There is now a steady flow of netbook class devices coming through from many suppliers (HP, Toshiba, Samsung et al), with the new HP Mini 1000 being HP’s second generation device correcting the major problems with their first generation (using the C7 processor rather than the Intel Atom, using XP instead of Vista Basic).Notebook.com (via Digital Home Thoughts) have a review of this latest unit, and a fair review it is although it makes what seems to be a throwaway comment about netbooks not being ready for business use. This is something I cannot agree with.

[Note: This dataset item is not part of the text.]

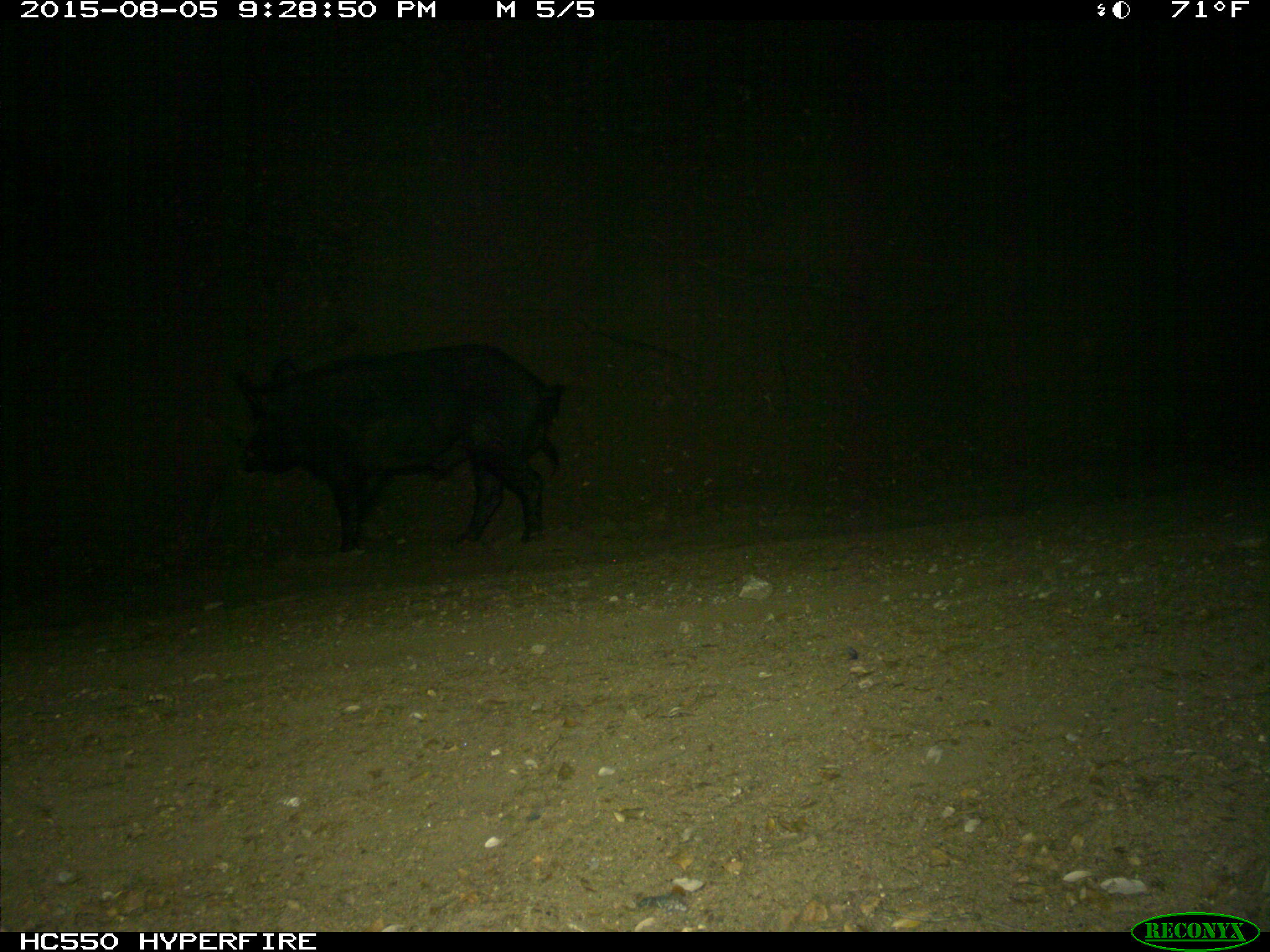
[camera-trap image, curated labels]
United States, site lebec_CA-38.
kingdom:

The main driver of this seems to be a belief about build quality being poor or ‘soft’ compared to the business market’s requirements. Now I have been using laptops since before they were even that (having made use of the Toshiba and Compaq machines since before they were even called laptops, and were called transportables), and have come across all manner of machines, but I have not noticed anything deficient in the build quality/robustness of the netbooks I have used (admittedly Asus and MSI only), and would certainly not warn the business user off of these devices. In many respects they are the ideal business machines as they focus on basic functionality, portability and not high performance games and video handling. This is pretty much what all businesses want of laptops. In fact, the performance capability that modern netbooks offers generally exceeds the capabilities of most standard build laptops in mainstream business, simply because these machines are specifications that have lasted three years or more for standardisation purposes, which generally means circa 2002-2004 hardware builds. Certainly it is also true that machines since 2004 have also only grown in capability via more RAM and Hard Disk space. Netbooks also offer business features without the gloss of high speed graphics that can be used for fanciful needs, combined with a level of standardisation we have not seen in a long while (most netbooks are the same processor, RAM, motherboard and graphics chipset configuration as each other now the C7s and so on are dropping out), and also making use of the OS of choice for the modern business – Windows XP (although upgrades to XP Professional may be needed for the more corporate business user).
On top of this netbooks offer another advantage – the basic hardware is extremely low cost. Not much of an advantage when the support costs of a user can be upwards of €600 per year, but a slight advantage in these challenging times is important.
So, when are we going to see a mass adoption by a major company of a Corporate Netbook? Or is this something that Microsoft wants to fight against, simply because that would mean underlining the Vista Failure? Certainly the software licensing agreements for ‘netbooks’ as I have seen outlined, do seem to be against the concept of a business netbook.